Our overarching scientific goal is to enhance our capacity to assess the controls on biogeochemical cycling and hence to quantify with uncertainties the budgets of carbon, nitrogen, phosphorous and silicon including their response to climate, natural variability and anthropogenic stress. The underpinning strategic goal is to develop a new shelf seas biogeochemical model system, coupled to a state of the art physical model, capable of predicting regional impacts of environmental change from days to decades.
We have released the open-source SSB-ERSEM model as a modelling tool for the marine science community.
ERSEM is a numerical representation of an ecological system, studied to gain understanding of the real-life system. It is designed to simulate carbon and nutrient cycling and ecosystem response in European shelf seas and beyond. This enables scientists to make predictions about future conditions within the Earth system under anthropogenic and climate change.
PML was part of the original consortium which developed ERSEM, and has since continued to develop the original model, finding applications in a number of fields. Working in collaboration with Cefas, NOC and UKMO, this version brings together aspects of ERSEM developments made at PML, Cefas and NIOZ.
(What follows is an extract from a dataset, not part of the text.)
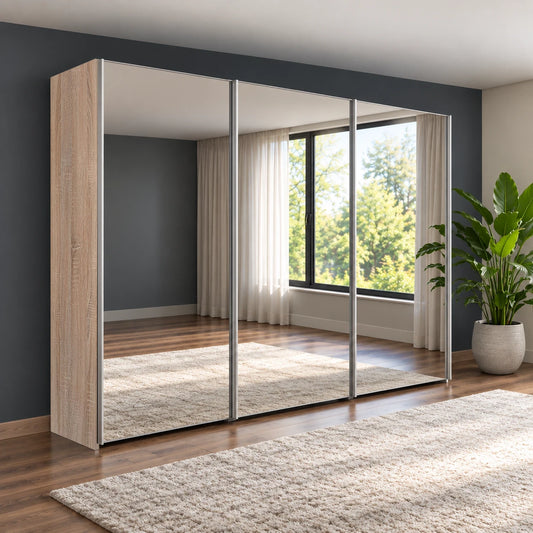 Wiemann Oxford 3 Door Mirror Sliding Wardrobe in Rustic Oak styled in a modern bedroom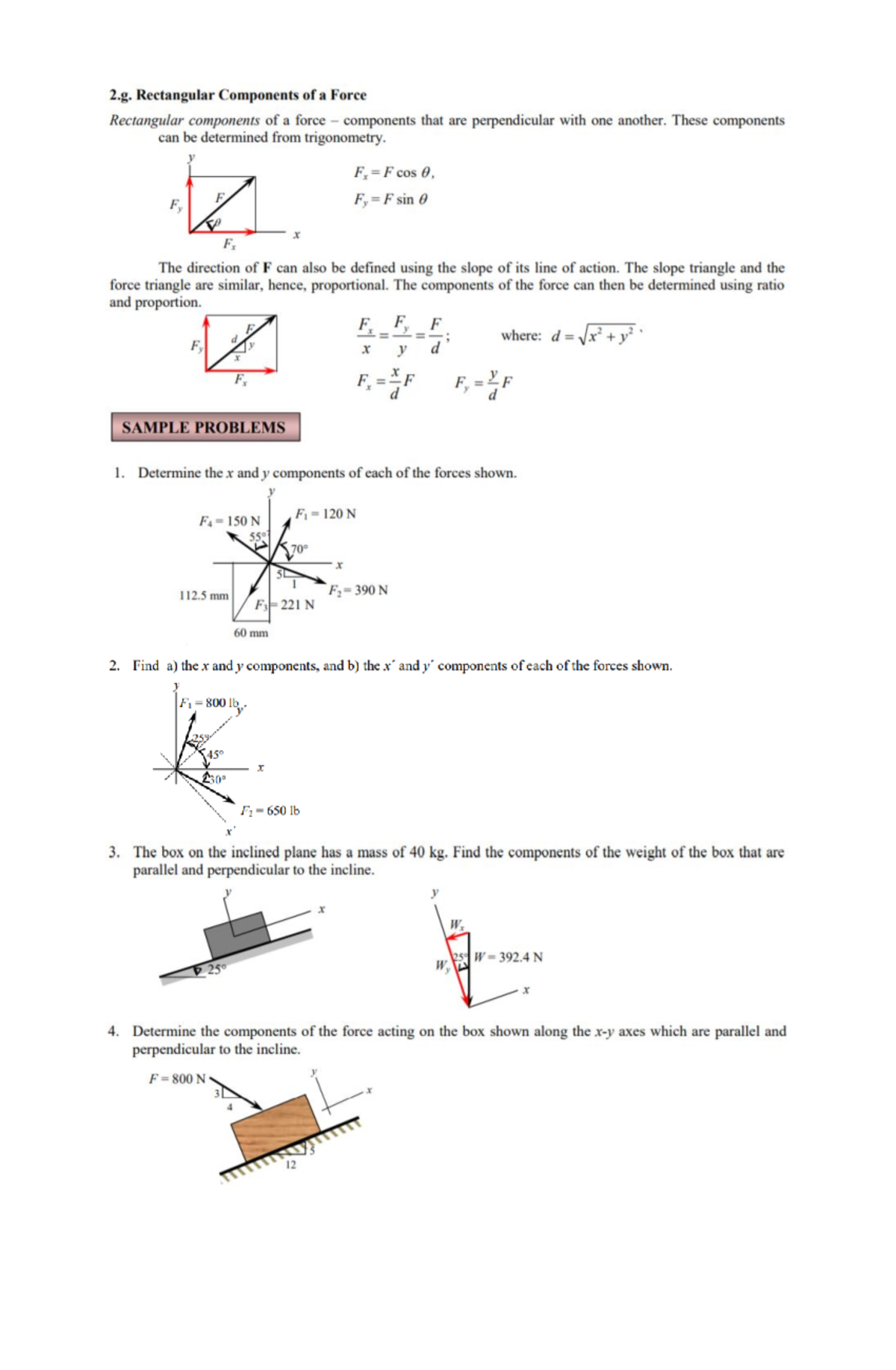 Module 3 (Rectangular Component and Resultant) - Statistics - Studocu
By making the model open access and freely available to all including full documentation, the scientists involved hope to foster collaborations within the scientific community, as well as improve transparency and sharing on a global scale. It will also allow the monitoring of ERSEM’s user base, providing adequate and rapid support, enabling them to assess and increase its impact in order to further enhance and refine the model.
The open access model is being made available through the Shelf Seas Biogeochemistry programme, which is funded by the Natural Environment Research Council (NERC) and the Department for Environment, Food & Rural Affairs (Defra).